As part of the actinide molecular science competency development effort, the initial goal of this work is to synthesize and investigate several series of complexes, varying by actinide metal, ligand set, and oxidation state. We are examining the reactivity of plutonium and neptunium organometallic complexes to elucidate fundamental chemical parameters of the metals. These reactions will be compared to those of the known corresponding uranium complexes in order to recognize trends among the actinide elements and to document differences in chemical behavior.

Actinide chemistry in room temperature ionic liquids: actinide chemistry in RTIL systems (why?)

Room temperature ionic liquids (RTILs) have potential throughout the nuclear industry in the recovery and purification of actinide elements, as reactor components, as waste disposal forms, and potentially as media for the storage and/or separation of spent nuclear fuels.
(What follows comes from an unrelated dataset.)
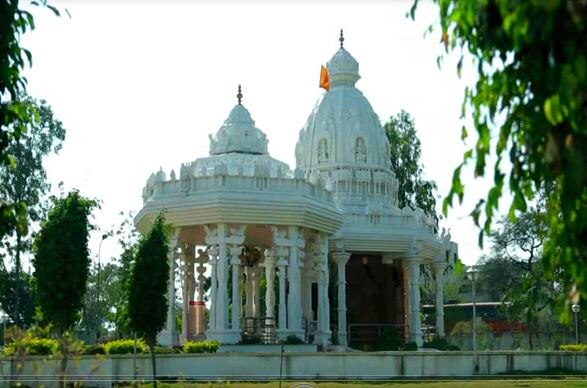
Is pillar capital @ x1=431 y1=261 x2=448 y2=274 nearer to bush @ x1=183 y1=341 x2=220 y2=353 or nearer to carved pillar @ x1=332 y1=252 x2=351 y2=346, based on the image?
carved pillar @ x1=332 y1=252 x2=351 y2=346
Due to their unique dissolution properties, RTILs can be used as substitutes for solvents currently used in the extraction of uranium from native ores, and in the dissolution and reprocessing of spent nuclear fuels. Research efforts in our laboratory focus on determining the chemical properties (i.e., solubility, complexation, redox properties, etc.) of actinide species in RTIL systems. We are currently involved in RTIL projects ranging from the spectroscopic characterization of actinide complexes by O17NMR, low temperature UV-Vis, and EXAFS, to the enhanced dissolution and separation of actinide oxides in room temperature ionic liquids.

Spectroscopy of UO2Cl42− in basic aluminum chloride: 1-ethyl-3-methylimidazolium chloride

In this study we focus on the spectroscopic characterization of UO2Cl42− in 40:60 AlCl3:EMIC using multiple techniques. A combination of absorption, emission, excitation, two-photon excitation, Fourier transform Raman, and time-resolved emission spectra for solution (298 K) and frozen glass (75 K) samples have been measured and analyzed in terms of the electronic and vibrational structures of the UO2Cl42− ion. The spectroscopic properties of UO2Cl42− in single crystals are well known, and the analyses of the spectra of UO2Cl42− in 40:60 AlCl3:EMIC rely heavily on single crystal studies. Results are also compared with absorption spectra from a previous study of UO2Cl42− in 48:52 AlCl3:EMIC (a basic ionic liquid). The results from multiple spectroscopic measurements and their comparison with previous results help provide a picture of the structure and environment of UO2Cl42− in 40:60 AlCl3:EMIC.